The Ps (S&P 500) tried to rally but unfortunately, they came right back in, losing over ¾% on the day. This action keeps them well below 2000, below their prior breakout levels, and below their 50-day moving average. The Bowtie moving averages (10sma,20ema,30ema, watch this Youtube) are on the cusp of crossing over. It is important for the index to stabilize around these levels. The Ps are at inflection point. At this level, any additional weakness would be concerning. About the only thing good to say is that they look a little sold out.
The bounce from oversold will be important. If it is mediocre at best then we could have a potential top in place. If the market goes on to make new highs then once again, we have dodged a bullet. Now is the time to pay careful attention.
The Quack (Nasdaq) lost around 1 ¼%. This action puts it below its 50-day moving average and it has it below the previous breakout levels, circa 4600.
The sector action didn’t seem as abysmal as one would think based on the slide in the Ps and Quack. I suppose this is evidenced by the Rusty (IWM) which only ended slightly lower. Yes, most sectors ended lower but those that were extremely sold out bounced. It seemed like the market played a little “catch up” to those areas that have been defying gravity such as Retail and Health Services.
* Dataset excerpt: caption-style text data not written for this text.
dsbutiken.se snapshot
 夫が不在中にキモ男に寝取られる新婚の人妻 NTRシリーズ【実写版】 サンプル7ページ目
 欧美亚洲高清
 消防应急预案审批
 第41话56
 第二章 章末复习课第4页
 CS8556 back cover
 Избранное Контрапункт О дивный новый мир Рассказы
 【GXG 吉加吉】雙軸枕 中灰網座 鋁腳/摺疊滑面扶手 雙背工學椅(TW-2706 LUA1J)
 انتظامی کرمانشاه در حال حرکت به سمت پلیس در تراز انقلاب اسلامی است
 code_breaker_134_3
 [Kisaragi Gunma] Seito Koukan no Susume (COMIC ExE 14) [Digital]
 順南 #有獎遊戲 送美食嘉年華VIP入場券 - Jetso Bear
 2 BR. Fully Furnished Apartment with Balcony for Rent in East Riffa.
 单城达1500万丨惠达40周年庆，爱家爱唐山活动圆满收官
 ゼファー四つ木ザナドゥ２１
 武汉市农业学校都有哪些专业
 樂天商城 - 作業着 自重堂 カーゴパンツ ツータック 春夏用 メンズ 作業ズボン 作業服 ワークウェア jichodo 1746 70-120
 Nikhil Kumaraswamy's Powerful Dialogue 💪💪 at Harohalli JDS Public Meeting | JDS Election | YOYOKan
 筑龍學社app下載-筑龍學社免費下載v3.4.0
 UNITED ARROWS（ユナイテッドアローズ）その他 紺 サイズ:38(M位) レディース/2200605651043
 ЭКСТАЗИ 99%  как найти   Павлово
However, make no bones about it though, Tuesday was yet another ugly day. The pulling back in stronger areas eventually has to stop.
The $64,000 question is, will Santa come? A lot of people count on the end of year so called “Santa Rally.” Me? Well, seasonals are tough. Yes, they usually work but sometimes they don’t. So, you can’t count on them. What’s worse is contra-seasonal moves can be ugly. People who were counting on Santa to save them become very disappointed.
So what do we do? I think the song remains the same: Do pay attention to what’s going on but don’t make any drastic decisions just yet. Do watch the aforementioned moving averages. In the sectors, if more pullbacks become “inflection points” and more “inflection points” become rollovers then we might just have a turn. The great news that you really don’t have to make any big picture predictions. Leave that to the taking heads. Simply letting the ebb and flow control your portfolio will help to keep you on the right side of the market. Honor your stops. Although it can be a little painful, it’s amazing how stops can often take you out of a market right before it gets really ugly. At the risk of preaching, he who fights and runs away lives to fight another day. Do wait for entries. If the longer-term uptrend does not resume, that in and of itself will keep you out of new trouble. Do pay attention to the database. If we do not see upside follow through—and soon, we will likely start seeing some shorts setting up. The bottom line is to keep your head. Run your portfolio and do the right thing.
Best of luck with your trading today!